Lo scorso Ottobre c’è stata la cerimonia per l’assegnazione del premio Nobel per la Letteratura; il libro di cui tratta questa recensione tuttavia, Il Muro (1939) è stato scritto da un autore che invece il Nobel, nel 1964, l’ha rifiutato. 

Jean Paul Sartre, filosofo e scrittore esistenzialista, ha esplorato nei racconti de Il Muro l’esistenza di personaggi ai limiti, descritti con tutti i peculiari tratti distintivi dell’uomo, i dettagli, invisibili agli occhi dei più ma che cuciti insieme fanno la persona, visibile a tutti. 

Il muro, contro il muro si scontra l’esistenzialismo di Sartre, impersonato da un condannato a morte, come uno strenuo tentativo di salvezza dall’ipocrisia del mondo e della vita, vissuta con superficialità quando ne si ha la totalità a disposizione, ma che diventa preziosa anche nel misero specchio di due ore quando queste sono le ultime che rimangono. Il muro è la morte che, nella cella del condannato, si fa vera nei pochi oggetti che lo circondano, questi appaiono meno definiti e tutto ricorda la fine, come se fosse normale che “uomini avessero libero arbitrio sulla vita di altri uomini”.

La camera, con l’aria pesante e misteriosa all’interno della quale si cela la pazzia, silenziosa e diversa, che vive nella mente di Pietro – ragazzo schizofrenico – dal quale il mondo normale prende le distanze; un mondo popolato da uomini che mormorano e giudicano certi di essere dalla parte del vero, perché dopotutto la pazzia non è come un cancro o una tubercolosi da cui si può sempre fare astrazione quando si vuol giudicare un uomo qual è in se stesso (cit.), ma viene vista piuttosto con ripugnanza, e verso esseri ripugnanti non si può che provare compassione e orrore.
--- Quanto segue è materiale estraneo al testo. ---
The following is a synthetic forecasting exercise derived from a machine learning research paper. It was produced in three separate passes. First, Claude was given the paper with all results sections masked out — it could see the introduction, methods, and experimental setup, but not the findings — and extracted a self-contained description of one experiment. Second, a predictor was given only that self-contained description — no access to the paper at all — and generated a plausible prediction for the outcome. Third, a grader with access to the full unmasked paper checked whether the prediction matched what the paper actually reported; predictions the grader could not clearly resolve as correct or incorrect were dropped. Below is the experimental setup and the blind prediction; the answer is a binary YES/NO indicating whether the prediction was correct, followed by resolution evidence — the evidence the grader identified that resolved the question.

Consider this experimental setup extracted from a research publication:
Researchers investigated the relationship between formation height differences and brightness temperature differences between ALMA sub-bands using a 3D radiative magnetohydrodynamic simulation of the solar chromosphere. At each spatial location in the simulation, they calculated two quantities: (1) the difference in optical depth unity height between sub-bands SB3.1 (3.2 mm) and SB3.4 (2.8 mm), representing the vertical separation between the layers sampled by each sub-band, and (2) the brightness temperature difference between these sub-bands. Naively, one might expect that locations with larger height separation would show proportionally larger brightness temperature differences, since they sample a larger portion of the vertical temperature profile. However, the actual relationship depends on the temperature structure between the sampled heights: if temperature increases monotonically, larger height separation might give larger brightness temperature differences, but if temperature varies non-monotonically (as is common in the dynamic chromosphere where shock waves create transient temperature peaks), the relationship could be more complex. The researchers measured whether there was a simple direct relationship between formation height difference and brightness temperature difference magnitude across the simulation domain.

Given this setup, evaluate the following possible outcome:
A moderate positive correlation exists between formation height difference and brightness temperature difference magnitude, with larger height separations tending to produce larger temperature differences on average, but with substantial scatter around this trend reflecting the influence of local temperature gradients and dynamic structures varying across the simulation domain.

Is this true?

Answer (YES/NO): NO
Erostrato, un uomo sfiancato dall’inevitabile routine e dalla pochezza della gente che lo circonda, si ritrova a guardare i suoi simili sotto una luce diversa che richiama le osservazioni di Vitangelo Moscarda in Uno, nessuno e centomila (Pirandello, 1926), fino a scoprire quanto la realtà sia alterata, contraffatta e falsificata dai modi di ciascuno; unica e drastica soluzione è lo sterminio, fino a veder però se stessi annientati.

Infanzia di un capo tratta il periodo dell’infanzia, probabilmente la fase più traumatica per ognuno, con le problematiche legate alla sessualità, al rapporto genitoriale e la formazione di una coscienza che sfociano nell’inevitabile e variopinto caos adolescenziale.

Piuttosto che una raccolta di racconti, Il Muro è un saggio sulle sfaccettature estreme che l’uomo può assumere in taluni casi della vita, quando questa si addentra in certi meandri sconosciuti, quelli dove l’uomo non osa addentrarsi perché troppo sicuro della sua “normalità” per metterla in discussione.